Did you know that notaries operating in England and Wales are regulated by the Faculty Office of the Archbishop of Canterbury; colloquially known as the Faculty Office (FO).
The FO do not supervise notaries in Scotland – Scottish lawyers providing notarial services have their own regulatory system. However the Faculty Office do regulate notaries on Jersey, Guernsey, Gibraltar, New Zealand, Papua New Guinea, and bizarrely – Queensland in Australia! Most people are surprised by this fact – even many solicitors and barristers!
There is a historical connection between Britain, Papua New Guinea, and Australia. Papua New Guinea occupies the eastern half of the island of New Guinea and numerous offshore islands (the western portion of the island is occupied by the Indonesian provinces of Papua and West Irian Jaya).
On 6th November 1884, a British protectorate was proclaimed over the southern coast of New Guinea and its adjacent islands. The protectorate, named British New Guinea, was annexed outright on 4th September 1888. During World War I, Papua New Guinea was occupied by Australia, which had begun administering British New Guinea, the southern part, as the re-named Papua in 1904.

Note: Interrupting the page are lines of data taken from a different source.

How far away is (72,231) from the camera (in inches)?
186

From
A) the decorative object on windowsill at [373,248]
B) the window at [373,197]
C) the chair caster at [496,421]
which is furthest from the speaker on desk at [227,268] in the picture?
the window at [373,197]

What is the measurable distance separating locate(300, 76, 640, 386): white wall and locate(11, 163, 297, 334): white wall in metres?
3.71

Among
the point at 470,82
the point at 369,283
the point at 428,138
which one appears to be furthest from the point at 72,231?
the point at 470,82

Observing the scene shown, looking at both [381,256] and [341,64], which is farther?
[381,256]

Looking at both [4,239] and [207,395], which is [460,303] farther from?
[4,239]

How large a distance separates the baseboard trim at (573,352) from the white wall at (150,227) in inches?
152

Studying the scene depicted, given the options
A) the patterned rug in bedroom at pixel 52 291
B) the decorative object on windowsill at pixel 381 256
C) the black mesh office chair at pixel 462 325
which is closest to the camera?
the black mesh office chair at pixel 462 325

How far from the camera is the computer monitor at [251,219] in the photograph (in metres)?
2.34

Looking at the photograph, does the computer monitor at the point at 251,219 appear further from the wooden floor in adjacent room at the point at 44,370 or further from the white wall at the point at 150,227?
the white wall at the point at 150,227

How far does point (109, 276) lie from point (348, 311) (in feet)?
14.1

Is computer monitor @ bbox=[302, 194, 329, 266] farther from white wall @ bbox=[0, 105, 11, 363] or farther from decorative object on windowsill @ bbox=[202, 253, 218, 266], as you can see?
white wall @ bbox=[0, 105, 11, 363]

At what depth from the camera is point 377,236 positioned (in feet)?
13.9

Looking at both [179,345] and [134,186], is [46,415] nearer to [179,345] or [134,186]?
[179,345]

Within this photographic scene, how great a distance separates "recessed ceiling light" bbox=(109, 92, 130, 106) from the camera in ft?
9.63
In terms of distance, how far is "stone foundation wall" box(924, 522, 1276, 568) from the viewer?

It now starts to get complicated… Indonesia became independent in 1949, and a plebiscite was held in 1969.
“Plebiscite” is the electoral process by which an initiative on the Constitution is
approved or rejected by the people. It is not the same as a referendum. “Plebs”
a Latin word meaning common person
Papua New Guinea was granted independence within the British Commonwealth in 1975.